One of the key questions to understanding the IDPs’ adaptation and psychological condition relates to their interaction with the local population.  In most cases, the local people were sympathetic toward the IDPs.  This sentiment has been expressed by half of the children, while 28% of them avoided the question.  Seven percent of the children recalled cases when local people did not understand that they had been forced to leave their homes and were thus rude to them.  They also said some local people blamed them for leaving Karabakh and called them refugees and were indifferent to their fate.  As a result, 67 percent of them consider Baku only a temporary residence, while 21% noted they feel they are ordinary Baku citizens and 12 % of the children said that they feel they are IDPs.

There are two small groups whose daily social life is different from the majority of children.  One, (9%) prefer to socialize only with other children from Karabakh.  The second group (12 percent) consists of children who were compelled to socialize only with children from the local communities having been separated from the Karabakh children living in the area.  More than three out of four of the sample said they played with both IDP children and local people. 

The IDP children diverge concerning Armenians.  About half had a positive view of children of the other nationality, but not all Azerbaijani IDPs are ready to live in peace with Armenian children given the depth of the conflict over twenty years, especially since they have no current ties or even contacts with Armenian children.  What is striking is that the overwhelming majority (86%) of the children blame the Russian Army and ultra-nationalistic Armenian groups for the flair-up of the events in Karabakh.  That the children blamed “ultra-nationalists” among the Armenians suggests that they believe there are other Armenians and that opens the possibility to a peaceful settlement with the latter. 

Eighty-six percent of the children said that they regularly discuss the peace process, most with their parents, teachers and friends directly, but in five percent of the cases via Facebook.  In these discussions, 51 percent consider the military option, while 49 percent favor negotiations.

Some respondents also noted that, in their experience, their Armenian neighbors were very sorry that the war had come and that the Azerbaijanis felt compelled to flee.  But these same people noted that other Armenians had been actively involved in preparing for the violence, working with special organizations from abroad for “the sake of greater Armenia.”  Such people, respondents said, showed themselves very early in the conflict by providing Armenian forces with information about the strategic points in Azerbaijani cities.  As far as a future in which Armenians and Azerbaijanis would live together again is concerned, most
were prepared to live with their former neighbors, but not with other Armenians who have moved in since the war began.
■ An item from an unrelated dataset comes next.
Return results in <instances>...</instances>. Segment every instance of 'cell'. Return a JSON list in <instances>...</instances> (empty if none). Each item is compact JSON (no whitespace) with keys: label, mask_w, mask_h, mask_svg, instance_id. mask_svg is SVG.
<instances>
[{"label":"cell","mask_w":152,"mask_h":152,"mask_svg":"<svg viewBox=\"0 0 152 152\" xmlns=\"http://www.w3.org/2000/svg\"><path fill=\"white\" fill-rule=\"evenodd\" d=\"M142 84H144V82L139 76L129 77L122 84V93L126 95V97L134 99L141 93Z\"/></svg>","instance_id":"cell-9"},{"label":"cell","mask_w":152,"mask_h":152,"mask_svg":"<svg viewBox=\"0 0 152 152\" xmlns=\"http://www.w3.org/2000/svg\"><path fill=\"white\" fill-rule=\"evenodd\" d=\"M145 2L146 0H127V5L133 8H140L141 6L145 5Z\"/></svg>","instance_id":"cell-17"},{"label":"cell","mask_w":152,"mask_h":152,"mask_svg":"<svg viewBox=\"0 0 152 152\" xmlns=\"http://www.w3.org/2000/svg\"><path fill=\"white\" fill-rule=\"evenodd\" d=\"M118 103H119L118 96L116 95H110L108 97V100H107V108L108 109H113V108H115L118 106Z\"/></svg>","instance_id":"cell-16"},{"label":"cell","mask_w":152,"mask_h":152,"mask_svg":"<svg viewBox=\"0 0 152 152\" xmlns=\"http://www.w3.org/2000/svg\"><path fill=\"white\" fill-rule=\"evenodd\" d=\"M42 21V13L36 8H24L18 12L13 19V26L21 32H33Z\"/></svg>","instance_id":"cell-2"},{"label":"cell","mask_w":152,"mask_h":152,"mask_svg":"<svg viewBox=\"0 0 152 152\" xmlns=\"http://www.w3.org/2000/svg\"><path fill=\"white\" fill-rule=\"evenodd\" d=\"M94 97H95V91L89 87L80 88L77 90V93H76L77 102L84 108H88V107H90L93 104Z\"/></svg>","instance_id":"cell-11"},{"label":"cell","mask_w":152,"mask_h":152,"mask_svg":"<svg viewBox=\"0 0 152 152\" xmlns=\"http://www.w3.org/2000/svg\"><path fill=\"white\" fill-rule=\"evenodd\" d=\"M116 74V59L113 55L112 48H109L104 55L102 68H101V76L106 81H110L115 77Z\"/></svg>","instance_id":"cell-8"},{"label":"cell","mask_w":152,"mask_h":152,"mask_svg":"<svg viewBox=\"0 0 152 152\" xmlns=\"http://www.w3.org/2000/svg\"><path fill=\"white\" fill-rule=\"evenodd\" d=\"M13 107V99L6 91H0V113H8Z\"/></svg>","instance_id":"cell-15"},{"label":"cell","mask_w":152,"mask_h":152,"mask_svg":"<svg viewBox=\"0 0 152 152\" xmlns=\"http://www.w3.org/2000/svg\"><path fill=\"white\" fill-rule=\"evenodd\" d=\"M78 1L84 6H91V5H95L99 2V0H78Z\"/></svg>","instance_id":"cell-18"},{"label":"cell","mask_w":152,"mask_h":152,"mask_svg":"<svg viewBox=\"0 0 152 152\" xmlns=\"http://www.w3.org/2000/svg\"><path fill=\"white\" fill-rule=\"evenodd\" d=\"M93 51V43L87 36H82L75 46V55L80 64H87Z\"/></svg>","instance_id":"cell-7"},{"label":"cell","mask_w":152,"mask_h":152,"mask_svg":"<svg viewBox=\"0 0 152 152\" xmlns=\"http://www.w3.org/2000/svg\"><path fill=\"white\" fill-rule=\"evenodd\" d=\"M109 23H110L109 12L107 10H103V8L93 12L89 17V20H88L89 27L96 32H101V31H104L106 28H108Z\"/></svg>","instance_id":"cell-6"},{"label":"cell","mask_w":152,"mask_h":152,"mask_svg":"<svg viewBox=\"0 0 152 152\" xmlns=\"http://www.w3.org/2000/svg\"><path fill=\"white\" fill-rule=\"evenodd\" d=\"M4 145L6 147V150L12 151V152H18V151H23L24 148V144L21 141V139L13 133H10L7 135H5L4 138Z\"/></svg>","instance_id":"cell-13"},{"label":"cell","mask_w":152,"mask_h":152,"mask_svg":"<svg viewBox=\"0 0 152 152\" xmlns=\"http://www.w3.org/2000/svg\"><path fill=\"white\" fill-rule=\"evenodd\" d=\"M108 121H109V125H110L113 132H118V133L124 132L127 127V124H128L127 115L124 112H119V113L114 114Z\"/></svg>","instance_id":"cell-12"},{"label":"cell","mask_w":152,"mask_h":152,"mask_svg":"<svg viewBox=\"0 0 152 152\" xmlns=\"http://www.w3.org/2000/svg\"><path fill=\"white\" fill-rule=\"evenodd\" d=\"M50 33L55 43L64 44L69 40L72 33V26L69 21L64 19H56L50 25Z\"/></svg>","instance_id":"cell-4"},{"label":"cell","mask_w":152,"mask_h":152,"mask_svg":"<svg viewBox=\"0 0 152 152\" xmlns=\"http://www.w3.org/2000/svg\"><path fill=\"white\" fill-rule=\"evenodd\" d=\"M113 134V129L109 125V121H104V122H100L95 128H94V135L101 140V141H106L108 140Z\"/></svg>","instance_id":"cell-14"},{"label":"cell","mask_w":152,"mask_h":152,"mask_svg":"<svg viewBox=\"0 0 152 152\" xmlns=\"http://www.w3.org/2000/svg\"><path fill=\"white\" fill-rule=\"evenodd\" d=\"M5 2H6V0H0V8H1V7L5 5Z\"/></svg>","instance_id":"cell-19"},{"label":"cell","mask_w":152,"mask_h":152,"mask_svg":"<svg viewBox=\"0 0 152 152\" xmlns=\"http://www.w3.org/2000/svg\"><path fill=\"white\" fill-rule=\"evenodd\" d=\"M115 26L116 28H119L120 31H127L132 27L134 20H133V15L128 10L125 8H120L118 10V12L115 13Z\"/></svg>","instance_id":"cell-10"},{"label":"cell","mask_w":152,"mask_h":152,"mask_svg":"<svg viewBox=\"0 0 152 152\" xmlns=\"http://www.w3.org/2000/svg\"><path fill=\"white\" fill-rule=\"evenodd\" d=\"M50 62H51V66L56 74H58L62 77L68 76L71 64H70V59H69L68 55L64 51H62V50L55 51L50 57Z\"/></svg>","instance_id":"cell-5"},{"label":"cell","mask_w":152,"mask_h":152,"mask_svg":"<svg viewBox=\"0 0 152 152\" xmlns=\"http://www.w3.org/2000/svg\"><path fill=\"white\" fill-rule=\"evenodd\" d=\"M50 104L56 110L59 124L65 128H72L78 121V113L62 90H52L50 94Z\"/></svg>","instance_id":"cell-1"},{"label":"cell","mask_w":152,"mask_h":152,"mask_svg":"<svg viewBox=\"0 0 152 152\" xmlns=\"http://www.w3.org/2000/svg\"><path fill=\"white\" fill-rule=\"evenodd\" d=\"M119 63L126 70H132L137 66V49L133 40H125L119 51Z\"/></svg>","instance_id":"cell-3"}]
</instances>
The memorizers' opinion largely excludes the possibility of living together with the Armenians in Karabakh again.  My interviews and survey show that the elderly are more tolerant about living together with their former neighbors in the Karabakh.  As I have noted, the memorizers never had the experience of living peacefully with the Armenians.  Undoubtedly, the children's perspectives have been formed by information about the killing of innocent children, women and the elderly by the Armenian ultra nationalists.  Children were "witnessing" the information on TV, press and the Internet about the killing of children on the frontline villages.

As a result, few of the children are ready to interact with their Armenian counterparts, a situation their elders need to counter lest the conflict become truly intractable.  Moreover, the witnesses also need to support the peaceful resolution the Karabakh conflict in their discussions with their children, an attitude that will make reconciliation possible.  For these reasons, older people can and must play a significant role in bringing peace to the region and in helping the children of Karabakh to build a joint future.